Evaluating conceptual models of landscape change


A variety of landscape models are used to conceptualize and interpret human impacts on ecosystems and their biodiversity. The simplest, a ‘patch-matrix’ model, is rooted in island biogeography theory and assumes a dichotomy between generic, easily-defined habitat patches and a surrounding matrix that is completely inhospitable. This dichotomy between patch and matrix habitats has been recently relaxed, with the ‘continuum’ model taking this relaxation to its extreme and logical endpoint - a species-based model with no a priori definition of habitat or matrix, but rather focusing on ecological gradients. Yet, because few empirical comparisons of these bookending models exist, we lack understanding of their relative utility or the merits of hybrid approaches that combine attributes of patch-matrix and continuum models.

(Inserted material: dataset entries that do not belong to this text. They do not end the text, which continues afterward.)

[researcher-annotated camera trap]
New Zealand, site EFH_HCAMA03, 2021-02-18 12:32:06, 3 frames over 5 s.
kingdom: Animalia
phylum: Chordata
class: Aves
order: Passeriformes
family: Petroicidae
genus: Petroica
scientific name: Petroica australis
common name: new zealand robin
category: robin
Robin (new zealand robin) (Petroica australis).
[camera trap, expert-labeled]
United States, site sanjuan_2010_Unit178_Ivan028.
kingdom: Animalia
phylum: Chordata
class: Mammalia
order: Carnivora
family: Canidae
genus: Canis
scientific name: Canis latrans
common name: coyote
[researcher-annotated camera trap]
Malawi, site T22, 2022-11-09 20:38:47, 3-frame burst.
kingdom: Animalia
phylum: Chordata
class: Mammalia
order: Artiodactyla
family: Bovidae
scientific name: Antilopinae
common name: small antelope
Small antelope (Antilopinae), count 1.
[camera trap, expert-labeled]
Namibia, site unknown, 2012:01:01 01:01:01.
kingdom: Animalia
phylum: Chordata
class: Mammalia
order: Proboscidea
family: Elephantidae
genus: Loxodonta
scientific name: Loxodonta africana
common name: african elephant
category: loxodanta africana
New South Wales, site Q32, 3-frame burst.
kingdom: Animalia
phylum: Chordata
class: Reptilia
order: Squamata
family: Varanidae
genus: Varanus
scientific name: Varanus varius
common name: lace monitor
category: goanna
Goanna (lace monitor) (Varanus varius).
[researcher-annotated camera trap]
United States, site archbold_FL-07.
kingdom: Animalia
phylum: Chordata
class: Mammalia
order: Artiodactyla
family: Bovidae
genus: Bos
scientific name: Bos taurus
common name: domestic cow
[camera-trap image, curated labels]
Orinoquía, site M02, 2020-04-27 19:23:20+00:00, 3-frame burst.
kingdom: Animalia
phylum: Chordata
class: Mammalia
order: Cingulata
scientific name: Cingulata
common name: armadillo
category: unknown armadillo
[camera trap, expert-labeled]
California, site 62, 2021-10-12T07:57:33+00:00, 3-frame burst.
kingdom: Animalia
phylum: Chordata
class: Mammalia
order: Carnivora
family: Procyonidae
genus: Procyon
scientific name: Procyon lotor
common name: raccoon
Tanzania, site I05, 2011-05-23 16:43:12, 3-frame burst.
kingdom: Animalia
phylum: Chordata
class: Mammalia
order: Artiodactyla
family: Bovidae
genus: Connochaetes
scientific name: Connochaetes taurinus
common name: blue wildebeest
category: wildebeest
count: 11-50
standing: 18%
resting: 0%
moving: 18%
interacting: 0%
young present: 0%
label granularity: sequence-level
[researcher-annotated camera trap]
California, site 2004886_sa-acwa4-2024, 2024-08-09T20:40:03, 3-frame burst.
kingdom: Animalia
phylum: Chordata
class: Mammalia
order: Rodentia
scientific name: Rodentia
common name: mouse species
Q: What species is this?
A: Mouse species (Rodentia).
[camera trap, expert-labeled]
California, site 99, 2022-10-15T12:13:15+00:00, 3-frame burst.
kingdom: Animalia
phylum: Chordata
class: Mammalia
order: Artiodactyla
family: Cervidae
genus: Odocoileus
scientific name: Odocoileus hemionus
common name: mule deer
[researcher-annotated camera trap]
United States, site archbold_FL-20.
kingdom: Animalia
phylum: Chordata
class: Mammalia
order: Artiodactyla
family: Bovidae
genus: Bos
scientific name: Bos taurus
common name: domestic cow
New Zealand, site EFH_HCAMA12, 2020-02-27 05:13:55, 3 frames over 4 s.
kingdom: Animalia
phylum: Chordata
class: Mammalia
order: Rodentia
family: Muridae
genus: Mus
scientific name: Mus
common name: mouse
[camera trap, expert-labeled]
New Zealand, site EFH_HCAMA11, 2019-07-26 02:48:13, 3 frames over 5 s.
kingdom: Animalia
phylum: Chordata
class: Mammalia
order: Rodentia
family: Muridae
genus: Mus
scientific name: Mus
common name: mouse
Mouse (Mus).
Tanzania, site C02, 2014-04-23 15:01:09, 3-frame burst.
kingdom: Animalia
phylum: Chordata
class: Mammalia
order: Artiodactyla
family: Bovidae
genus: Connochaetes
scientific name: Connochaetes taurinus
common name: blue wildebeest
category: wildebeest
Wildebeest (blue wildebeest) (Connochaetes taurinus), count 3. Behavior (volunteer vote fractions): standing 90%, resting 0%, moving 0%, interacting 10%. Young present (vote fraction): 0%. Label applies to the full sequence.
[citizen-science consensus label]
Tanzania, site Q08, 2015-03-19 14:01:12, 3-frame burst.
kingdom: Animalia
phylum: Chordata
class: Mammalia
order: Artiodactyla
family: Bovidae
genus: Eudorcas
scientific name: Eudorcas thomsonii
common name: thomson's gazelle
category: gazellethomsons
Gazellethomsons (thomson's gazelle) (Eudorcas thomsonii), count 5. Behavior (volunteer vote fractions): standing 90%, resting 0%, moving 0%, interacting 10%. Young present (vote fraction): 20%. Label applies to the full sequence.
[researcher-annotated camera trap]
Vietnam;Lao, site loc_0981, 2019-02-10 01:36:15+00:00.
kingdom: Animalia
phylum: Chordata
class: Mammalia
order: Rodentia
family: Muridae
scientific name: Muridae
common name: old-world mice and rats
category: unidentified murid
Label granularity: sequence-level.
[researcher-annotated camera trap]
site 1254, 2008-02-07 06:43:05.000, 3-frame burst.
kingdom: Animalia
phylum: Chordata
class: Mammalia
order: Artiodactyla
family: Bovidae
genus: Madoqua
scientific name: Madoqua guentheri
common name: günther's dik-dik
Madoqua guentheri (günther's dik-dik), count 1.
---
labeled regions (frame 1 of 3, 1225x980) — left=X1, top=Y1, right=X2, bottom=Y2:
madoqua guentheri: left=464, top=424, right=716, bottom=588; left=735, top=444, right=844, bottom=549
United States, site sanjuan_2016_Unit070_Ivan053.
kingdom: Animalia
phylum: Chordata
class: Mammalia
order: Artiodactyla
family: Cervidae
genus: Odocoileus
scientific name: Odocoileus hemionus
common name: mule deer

To guide such considerations, we first develop a decision-making framework for the application of patch-matrix, continuum, and hybrid models. The framework takes into account study objectives, attributes of the landscape, and species traits. We then evaluate this framework by empirically comparing how continuum, patch-matrix, and hybrid models explain beetle distributions across two contrasting fragmented landscapes, for species differing in trophic level and habitat specificity. Within the Hope River Forest Fragmentation Project, a system with strong landscape contrast and distinct (‘hard’) structural edges between forest fragments and grassland, we find broad support for hybrid models, particularly those incorporating surrounding landscape structure. Conversely, within the Wog Wog Habitat Fragmentation Experiment, a system with weak landscape contrast and ‘soft’ structural edges between natural and plantation forest, we find co-support for continuum and hybrid models. We find no support in either system for patch-matrix, relative to continuum and hybrid models. We conclude by considering key questions and areas of research for advancing the application of models to understand species responses and biodiversity patterns associated with land-use change.

Ecography, (40), 1, pp. 74–84